§ **SOURCE DOCUMENT**
[Start of Attachment]

Access to evidence-based and optimal ACS management in both the acute and long-term periods is of great importance. Management of ACS should include appropriate timely revascularisation, medical therapy and ongoing secondary prevention.
A key consideration in selecting acute antithrombotic therapies is a careful determination of the risk of bleeding versus risk of recurrent ischaemia.
Although there is a strong evidence base for the urgency of delivery and the quality of acute care, knowledge translation is suboptimal. There remains a need for ongoing research and policy development aimed at improving ease and equity of access to evidence-based care.
Despite universal guideline recommendations for ongoing secondary prevention strategies, research indicates suboptimal use of evidence-based medications, poor adherence to lifestyle recommendations, and low levels of participation in traditional cardiac rehabilitation.
Contemporary secondary prevention programs are evolving into flexible, multifaceted interventions to provide maximal clinical benefits to a majority of patients.
Acute coronary syndrome (ACS; myocardial infarction and unstable angina) is the leading cause of mortality in Australia and accounts for more than 300 000 years of life lost due to premature death (aged < 65 years) annually. The cost of repeat ACS events in 2010 exceeded $8 billion.1 About half of the cardiovascular events in Australia occur in people who have had a prior hospital episode for coronary heart disease (CHD).2 Therefore, access to evidence-based and optimal ACS management in both the acute and long-term periods is of great importance.
In recent years, advances in monitoring, revascularisation and pharmacotherapy for acute illness have contributed to a reduction in mortality. However, a quarter of these survivors will be readmitted to hospital within a year of the index event, and a significant number of readmissions will result in death.3,4 Consequently, the demand for effective secondary prevention is intensifying, and ensuring access to structured management strategies that complement standard medical care is now a priority.
The burden of CHD is disproportionately greater for certain patient groups. People living in outer regional and remote areas experience disease rates 20% higher than do those living in major cities, with higher mortality proportionate to increasing distance from major centres.5 Cardiovascular disease is also the largest contributor to the 17-year gap in life expectancy between Indigenous and non-Indigenous Australians.

[End of Attachment]

§ **DATA PROVIDED**

[Start of Attachment]

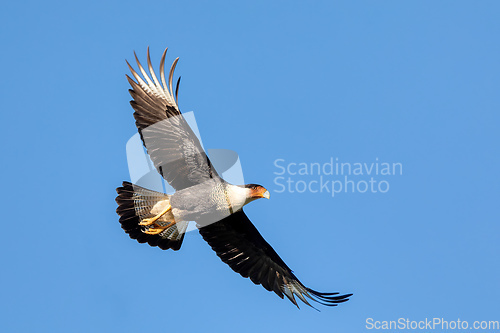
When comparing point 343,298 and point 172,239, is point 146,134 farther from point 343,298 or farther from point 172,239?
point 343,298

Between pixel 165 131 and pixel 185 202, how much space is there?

[End of Attachment]

§ **PROMPT**
From the passage on acute coronary syndrome, return the portion from "A key consideration" up to and including "of recurrent ischaemia.", copied exactly.

§ **OUTPUT FOR THIS EXERCISE**
A key consideration in selecting acute antithrombotic therapies is a careful determination of the risk of bleeding versus risk of recurrent ischaemia.